→ **Goal of the exercise**
Count the lines of the records that contain the word "electrical", and give only that number.

>> START

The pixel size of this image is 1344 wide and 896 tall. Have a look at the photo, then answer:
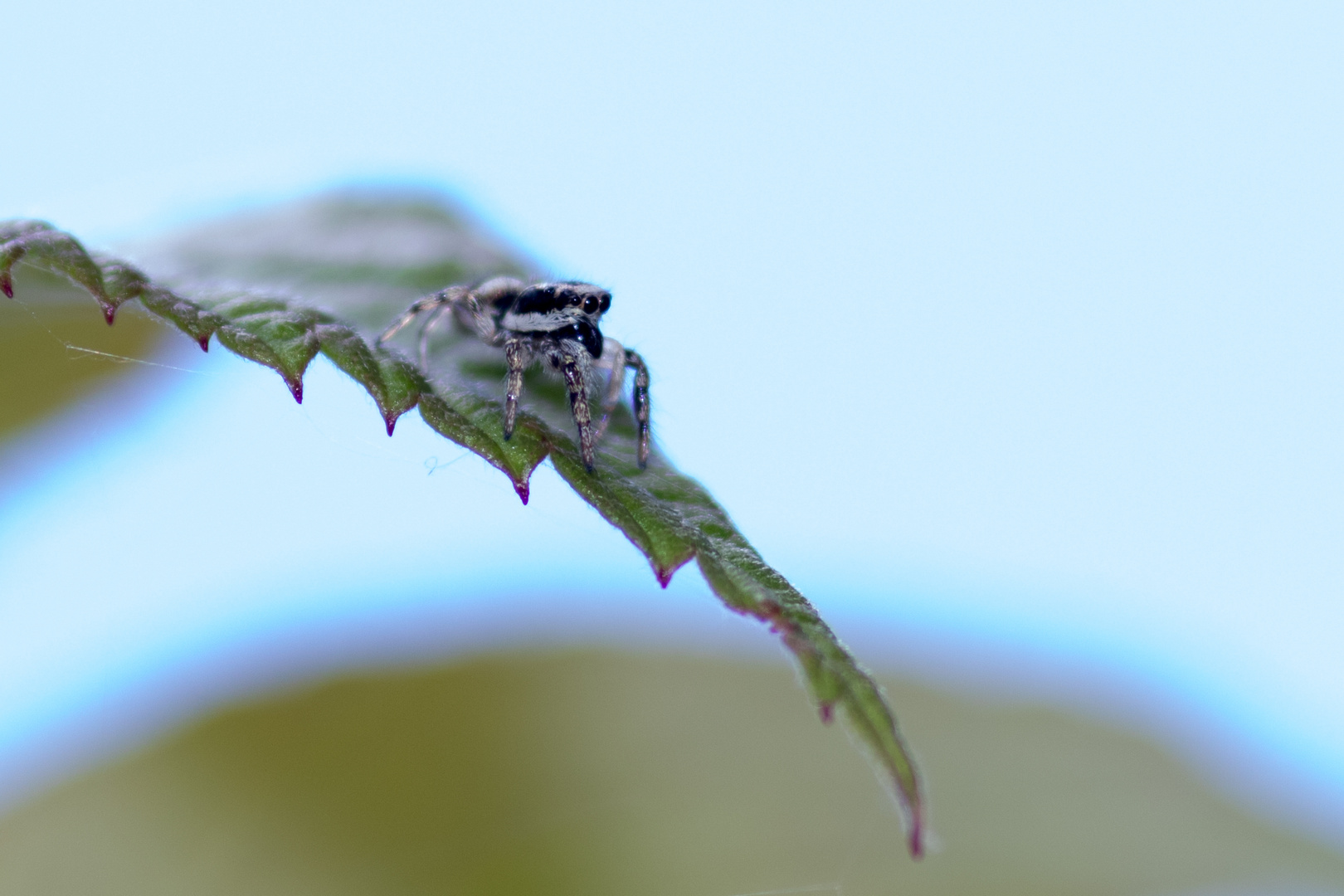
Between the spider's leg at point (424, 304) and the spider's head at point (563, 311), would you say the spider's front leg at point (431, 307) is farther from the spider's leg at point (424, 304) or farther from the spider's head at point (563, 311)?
the spider's head at point (563, 311)

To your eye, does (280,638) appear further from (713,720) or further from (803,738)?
(803,738)

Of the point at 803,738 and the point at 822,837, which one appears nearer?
the point at 822,837

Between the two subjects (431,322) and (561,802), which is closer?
(431,322)

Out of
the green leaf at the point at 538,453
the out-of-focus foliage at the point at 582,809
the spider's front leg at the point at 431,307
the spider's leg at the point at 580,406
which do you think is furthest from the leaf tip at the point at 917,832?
the spider's front leg at the point at 431,307

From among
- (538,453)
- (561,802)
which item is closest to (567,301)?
(538,453)

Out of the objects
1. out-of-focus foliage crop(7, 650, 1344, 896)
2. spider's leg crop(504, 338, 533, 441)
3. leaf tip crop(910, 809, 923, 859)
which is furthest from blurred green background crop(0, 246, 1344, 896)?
leaf tip crop(910, 809, 923, 859)

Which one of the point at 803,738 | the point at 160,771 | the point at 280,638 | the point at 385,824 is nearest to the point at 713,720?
the point at 803,738

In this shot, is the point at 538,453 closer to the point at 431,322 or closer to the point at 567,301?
the point at 567,301
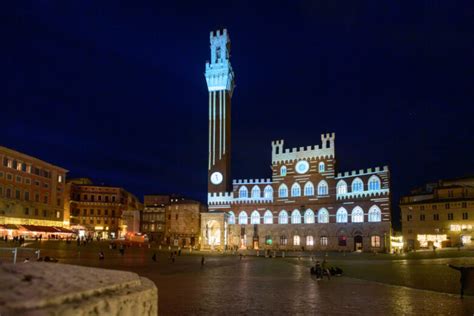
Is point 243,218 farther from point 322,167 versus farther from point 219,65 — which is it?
point 219,65

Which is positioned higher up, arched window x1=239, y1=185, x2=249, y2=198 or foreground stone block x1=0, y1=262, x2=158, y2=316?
arched window x1=239, y1=185, x2=249, y2=198

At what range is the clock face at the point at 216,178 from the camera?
82188mm

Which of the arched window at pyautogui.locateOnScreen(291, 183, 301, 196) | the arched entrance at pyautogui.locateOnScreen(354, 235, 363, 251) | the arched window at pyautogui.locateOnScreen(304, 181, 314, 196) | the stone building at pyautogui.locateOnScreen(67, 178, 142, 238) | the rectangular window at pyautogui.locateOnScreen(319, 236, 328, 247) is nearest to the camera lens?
the arched entrance at pyautogui.locateOnScreen(354, 235, 363, 251)

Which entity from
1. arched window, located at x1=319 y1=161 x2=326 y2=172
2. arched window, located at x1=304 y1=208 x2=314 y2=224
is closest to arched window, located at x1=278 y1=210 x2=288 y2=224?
arched window, located at x1=304 y1=208 x2=314 y2=224

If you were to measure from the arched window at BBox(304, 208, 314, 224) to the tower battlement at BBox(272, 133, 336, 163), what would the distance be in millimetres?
9544

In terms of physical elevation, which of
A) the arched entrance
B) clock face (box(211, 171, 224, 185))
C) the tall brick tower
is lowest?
the arched entrance

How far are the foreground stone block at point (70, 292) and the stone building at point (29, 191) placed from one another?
231ft

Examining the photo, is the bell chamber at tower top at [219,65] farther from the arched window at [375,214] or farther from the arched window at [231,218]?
the arched window at [375,214]

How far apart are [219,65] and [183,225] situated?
34472mm

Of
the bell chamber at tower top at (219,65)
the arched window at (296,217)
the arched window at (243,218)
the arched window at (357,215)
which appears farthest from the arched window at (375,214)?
the bell chamber at tower top at (219,65)

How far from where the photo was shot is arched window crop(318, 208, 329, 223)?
244ft

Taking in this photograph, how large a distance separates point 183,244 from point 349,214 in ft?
117

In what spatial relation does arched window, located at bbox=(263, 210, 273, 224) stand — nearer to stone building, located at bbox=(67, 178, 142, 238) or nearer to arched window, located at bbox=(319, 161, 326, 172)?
arched window, located at bbox=(319, 161, 326, 172)

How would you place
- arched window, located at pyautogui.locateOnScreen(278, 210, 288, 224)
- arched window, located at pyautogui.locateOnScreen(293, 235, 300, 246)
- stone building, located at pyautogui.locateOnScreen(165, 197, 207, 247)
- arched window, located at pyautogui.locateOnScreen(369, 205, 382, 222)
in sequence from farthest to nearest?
1. stone building, located at pyautogui.locateOnScreen(165, 197, 207, 247)
2. arched window, located at pyautogui.locateOnScreen(278, 210, 288, 224)
3. arched window, located at pyautogui.locateOnScreen(293, 235, 300, 246)
4. arched window, located at pyautogui.locateOnScreen(369, 205, 382, 222)
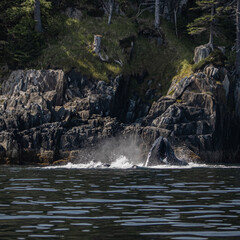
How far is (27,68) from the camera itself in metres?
54.8

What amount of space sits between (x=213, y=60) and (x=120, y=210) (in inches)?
1556

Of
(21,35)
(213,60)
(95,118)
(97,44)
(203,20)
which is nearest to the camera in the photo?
(95,118)

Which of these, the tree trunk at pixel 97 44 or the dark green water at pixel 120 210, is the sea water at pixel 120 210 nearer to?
the dark green water at pixel 120 210

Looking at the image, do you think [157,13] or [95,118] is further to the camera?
[157,13]

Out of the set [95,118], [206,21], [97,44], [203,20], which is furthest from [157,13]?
[95,118]

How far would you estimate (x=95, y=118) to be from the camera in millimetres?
49000

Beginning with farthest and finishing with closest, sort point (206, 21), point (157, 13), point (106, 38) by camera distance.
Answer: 1. point (157, 13)
2. point (106, 38)
3. point (206, 21)

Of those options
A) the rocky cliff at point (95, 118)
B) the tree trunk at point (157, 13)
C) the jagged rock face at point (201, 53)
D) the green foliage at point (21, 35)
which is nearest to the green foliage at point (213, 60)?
the rocky cliff at point (95, 118)

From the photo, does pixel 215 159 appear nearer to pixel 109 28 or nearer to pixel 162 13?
pixel 109 28

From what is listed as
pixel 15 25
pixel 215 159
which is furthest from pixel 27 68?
pixel 215 159

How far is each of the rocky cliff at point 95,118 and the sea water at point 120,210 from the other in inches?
878

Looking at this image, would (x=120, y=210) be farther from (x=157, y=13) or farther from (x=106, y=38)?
(x=157, y=13)

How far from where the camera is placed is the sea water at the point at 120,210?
37.4 feet

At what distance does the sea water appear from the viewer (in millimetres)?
11398
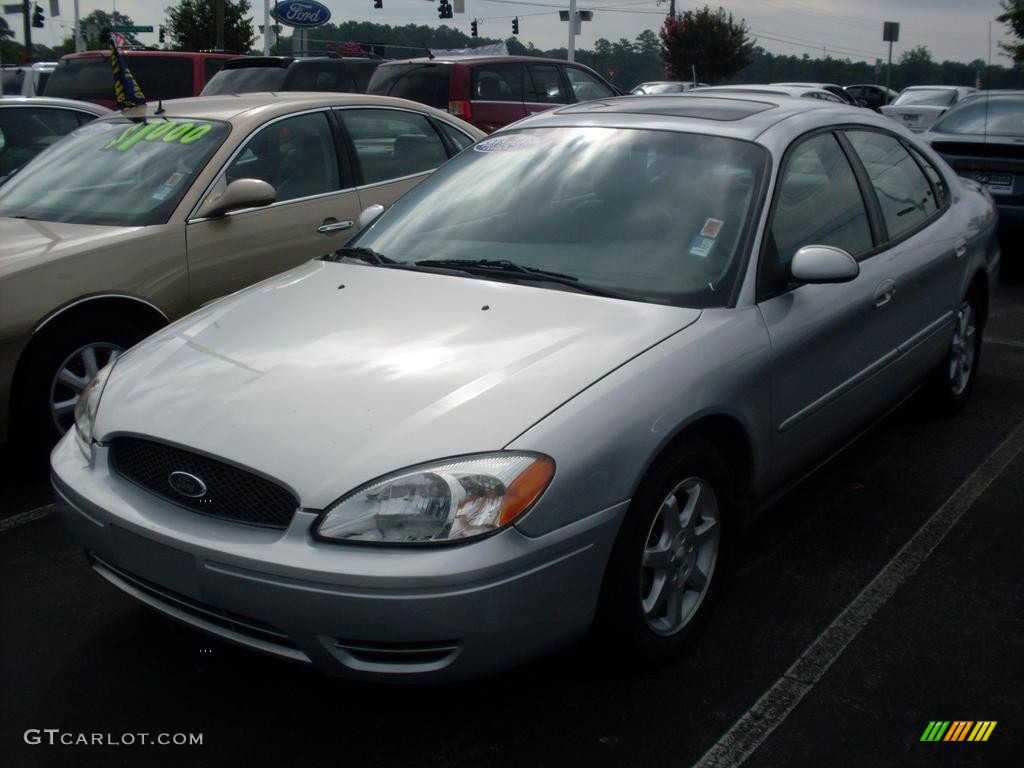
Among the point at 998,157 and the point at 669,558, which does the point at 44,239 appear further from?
the point at 998,157

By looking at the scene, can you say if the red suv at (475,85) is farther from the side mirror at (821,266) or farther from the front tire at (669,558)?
the front tire at (669,558)

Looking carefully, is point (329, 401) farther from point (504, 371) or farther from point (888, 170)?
point (888, 170)

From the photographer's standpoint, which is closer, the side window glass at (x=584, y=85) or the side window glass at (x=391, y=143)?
the side window glass at (x=391, y=143)

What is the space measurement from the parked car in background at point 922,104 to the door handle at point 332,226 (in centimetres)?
1576

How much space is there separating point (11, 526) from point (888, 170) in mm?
3752

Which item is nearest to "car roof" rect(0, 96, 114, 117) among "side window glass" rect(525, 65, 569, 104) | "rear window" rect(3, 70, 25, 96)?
"side window glass" rect(525, 65, 569, 104)

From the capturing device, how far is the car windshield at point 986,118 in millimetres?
9070

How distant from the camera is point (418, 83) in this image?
41.5ft

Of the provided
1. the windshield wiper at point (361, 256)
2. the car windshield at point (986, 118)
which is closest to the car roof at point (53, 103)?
the windshield wiper at point (361, 256)

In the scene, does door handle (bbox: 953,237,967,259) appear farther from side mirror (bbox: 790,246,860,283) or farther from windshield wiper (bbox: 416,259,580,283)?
windshield wiper (bbox: 416,259,580,283)

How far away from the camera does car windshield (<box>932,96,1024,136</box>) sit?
357 inches

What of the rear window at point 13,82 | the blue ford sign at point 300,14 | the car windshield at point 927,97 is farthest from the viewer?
the blue ford sign at point 300,14

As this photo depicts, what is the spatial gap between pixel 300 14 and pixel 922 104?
13555 millimetres

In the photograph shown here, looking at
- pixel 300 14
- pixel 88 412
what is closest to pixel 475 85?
pixel 88 412
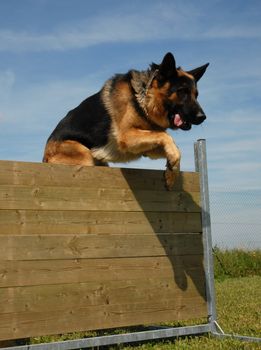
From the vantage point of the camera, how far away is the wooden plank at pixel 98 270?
347 cm

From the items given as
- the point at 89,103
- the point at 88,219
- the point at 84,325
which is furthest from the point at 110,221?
the point at 89,103

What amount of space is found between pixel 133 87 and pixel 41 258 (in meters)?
1.75

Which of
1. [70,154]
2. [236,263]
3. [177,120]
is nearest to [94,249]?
[70,154]

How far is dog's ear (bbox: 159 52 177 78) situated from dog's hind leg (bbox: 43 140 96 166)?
94 centimetres

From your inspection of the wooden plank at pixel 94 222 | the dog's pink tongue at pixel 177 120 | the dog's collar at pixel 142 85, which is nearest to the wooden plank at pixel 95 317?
the wooden plank at pixel 94 222

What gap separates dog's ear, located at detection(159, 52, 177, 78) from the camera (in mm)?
4289

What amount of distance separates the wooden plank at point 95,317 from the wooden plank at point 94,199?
2.47 feet

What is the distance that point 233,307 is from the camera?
6.66m

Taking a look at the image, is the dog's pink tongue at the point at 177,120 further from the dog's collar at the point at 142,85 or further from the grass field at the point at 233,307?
the grass field at the point at 233,307

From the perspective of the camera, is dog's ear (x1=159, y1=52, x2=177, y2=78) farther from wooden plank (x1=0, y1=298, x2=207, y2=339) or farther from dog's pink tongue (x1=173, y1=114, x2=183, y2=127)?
wooden plank (x1=0, y1=298, x2=207, y2=339)

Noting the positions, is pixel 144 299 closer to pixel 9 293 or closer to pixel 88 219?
pixel 88 219

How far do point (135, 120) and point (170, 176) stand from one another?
1.88 feet

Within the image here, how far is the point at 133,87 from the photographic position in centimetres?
448

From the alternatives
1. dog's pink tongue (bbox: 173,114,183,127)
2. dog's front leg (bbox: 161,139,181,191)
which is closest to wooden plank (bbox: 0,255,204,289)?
dog's front leg (bbox: 161,139,181,191)
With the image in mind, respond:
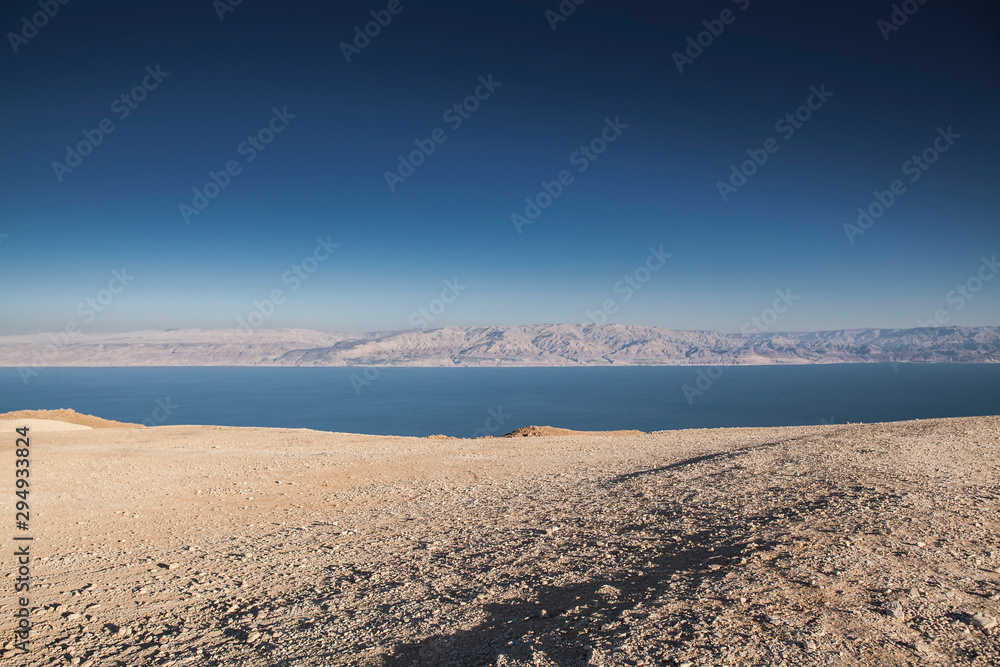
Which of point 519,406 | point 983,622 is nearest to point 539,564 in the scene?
point 983,622

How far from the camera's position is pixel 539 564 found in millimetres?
6754

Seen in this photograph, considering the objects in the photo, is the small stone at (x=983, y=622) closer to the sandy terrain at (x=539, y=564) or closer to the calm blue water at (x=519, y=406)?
the sandy terrain at (x=539, y=564)

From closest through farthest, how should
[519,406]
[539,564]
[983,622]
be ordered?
[983,622], [539,564], [519,406]

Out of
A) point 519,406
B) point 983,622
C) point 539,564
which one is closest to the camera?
point 983,622

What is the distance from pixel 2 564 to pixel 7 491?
6.09 metres

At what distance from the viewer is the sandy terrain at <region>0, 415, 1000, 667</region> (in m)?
4.52

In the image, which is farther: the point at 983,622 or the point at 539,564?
the point at 539,564

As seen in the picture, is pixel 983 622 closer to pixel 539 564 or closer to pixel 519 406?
pixel 539 564

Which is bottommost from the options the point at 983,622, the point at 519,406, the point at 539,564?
the point at 519,406

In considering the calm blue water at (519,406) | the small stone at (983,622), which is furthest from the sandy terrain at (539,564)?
the calm blue water at (519,406)

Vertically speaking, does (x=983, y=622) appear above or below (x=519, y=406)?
above

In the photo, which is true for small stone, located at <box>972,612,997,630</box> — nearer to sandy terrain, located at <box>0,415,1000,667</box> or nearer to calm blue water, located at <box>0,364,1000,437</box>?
sandy terrain, located at <box>0,415,1000,667</box>

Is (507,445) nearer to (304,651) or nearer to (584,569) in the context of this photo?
(584,569)

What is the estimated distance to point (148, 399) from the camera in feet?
427
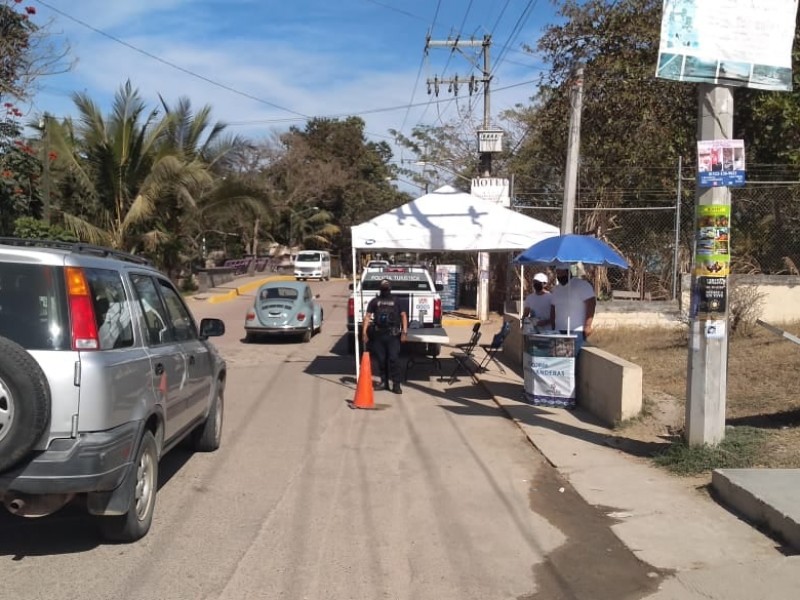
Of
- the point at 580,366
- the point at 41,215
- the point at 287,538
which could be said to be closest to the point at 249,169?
the point at 41,215

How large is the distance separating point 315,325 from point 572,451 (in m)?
12.4

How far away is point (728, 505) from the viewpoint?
5.83 meters

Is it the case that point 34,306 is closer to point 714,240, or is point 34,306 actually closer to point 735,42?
point 714,240

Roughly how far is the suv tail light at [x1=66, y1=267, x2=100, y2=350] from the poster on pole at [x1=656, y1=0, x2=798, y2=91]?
5.26 m

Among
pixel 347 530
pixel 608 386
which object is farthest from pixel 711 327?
pixel 347 530

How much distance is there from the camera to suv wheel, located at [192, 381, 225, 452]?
290 inches

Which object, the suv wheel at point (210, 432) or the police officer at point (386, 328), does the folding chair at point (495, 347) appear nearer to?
the police officer at point (386, 328)

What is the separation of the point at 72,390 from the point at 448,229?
27.9 feet

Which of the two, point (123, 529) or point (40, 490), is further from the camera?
point (123, 529)

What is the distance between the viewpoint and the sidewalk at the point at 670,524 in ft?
14.3

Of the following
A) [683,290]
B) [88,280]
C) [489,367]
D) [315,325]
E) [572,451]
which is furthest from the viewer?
[315,325]

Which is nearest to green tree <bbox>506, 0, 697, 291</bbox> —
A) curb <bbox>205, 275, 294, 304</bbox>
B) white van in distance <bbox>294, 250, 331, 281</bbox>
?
curb <bbox>205, 275, 294, 304</bbox>

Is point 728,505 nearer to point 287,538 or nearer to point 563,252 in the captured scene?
point 287,538

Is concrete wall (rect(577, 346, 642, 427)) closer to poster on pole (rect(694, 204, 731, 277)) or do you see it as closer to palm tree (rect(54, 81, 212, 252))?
poster on pole (rect(694, 204, 731, 277))
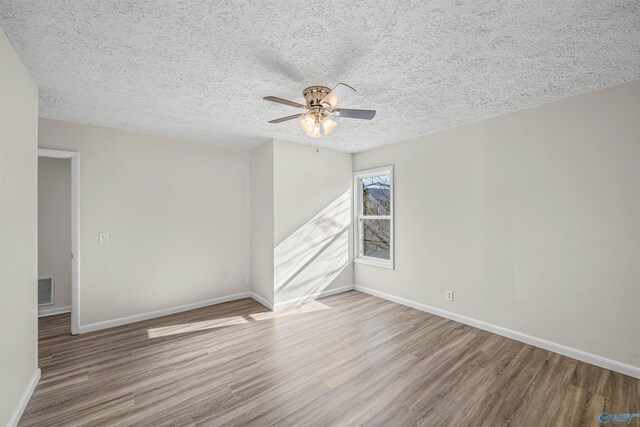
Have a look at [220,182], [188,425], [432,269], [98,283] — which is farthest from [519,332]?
[98,283]

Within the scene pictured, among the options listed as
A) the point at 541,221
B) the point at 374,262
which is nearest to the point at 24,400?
the point at 374,262

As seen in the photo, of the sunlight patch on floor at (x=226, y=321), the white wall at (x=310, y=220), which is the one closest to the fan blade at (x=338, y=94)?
the white wall at (x=310, y=220)

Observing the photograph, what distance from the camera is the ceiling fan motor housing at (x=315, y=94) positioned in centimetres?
221

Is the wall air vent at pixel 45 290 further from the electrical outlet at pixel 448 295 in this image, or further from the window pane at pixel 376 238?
the electrical outlet at pixel 448 295

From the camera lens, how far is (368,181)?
484 centimetres

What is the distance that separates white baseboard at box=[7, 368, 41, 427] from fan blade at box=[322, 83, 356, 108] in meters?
2.95

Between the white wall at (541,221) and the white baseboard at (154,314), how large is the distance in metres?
2.78

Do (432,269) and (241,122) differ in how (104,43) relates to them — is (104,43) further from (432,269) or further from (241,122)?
(432,269)

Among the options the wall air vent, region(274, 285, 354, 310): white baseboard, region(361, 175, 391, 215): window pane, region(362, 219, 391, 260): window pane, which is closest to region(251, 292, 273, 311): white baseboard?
region(274, 285, 354, 310): white baseboard

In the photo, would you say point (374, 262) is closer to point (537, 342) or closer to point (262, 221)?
point (262, 221)

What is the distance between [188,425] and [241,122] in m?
2.82

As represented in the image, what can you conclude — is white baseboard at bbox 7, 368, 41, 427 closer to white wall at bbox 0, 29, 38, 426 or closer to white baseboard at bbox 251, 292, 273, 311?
white wall at bbox 0, 29, 38, 426

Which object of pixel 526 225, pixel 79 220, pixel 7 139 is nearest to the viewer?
pixel 7 139

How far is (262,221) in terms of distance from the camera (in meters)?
4.13
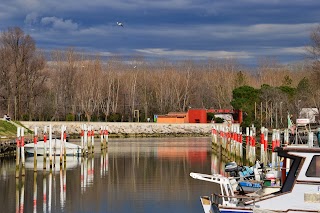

>> END

→ **Complete answer**
2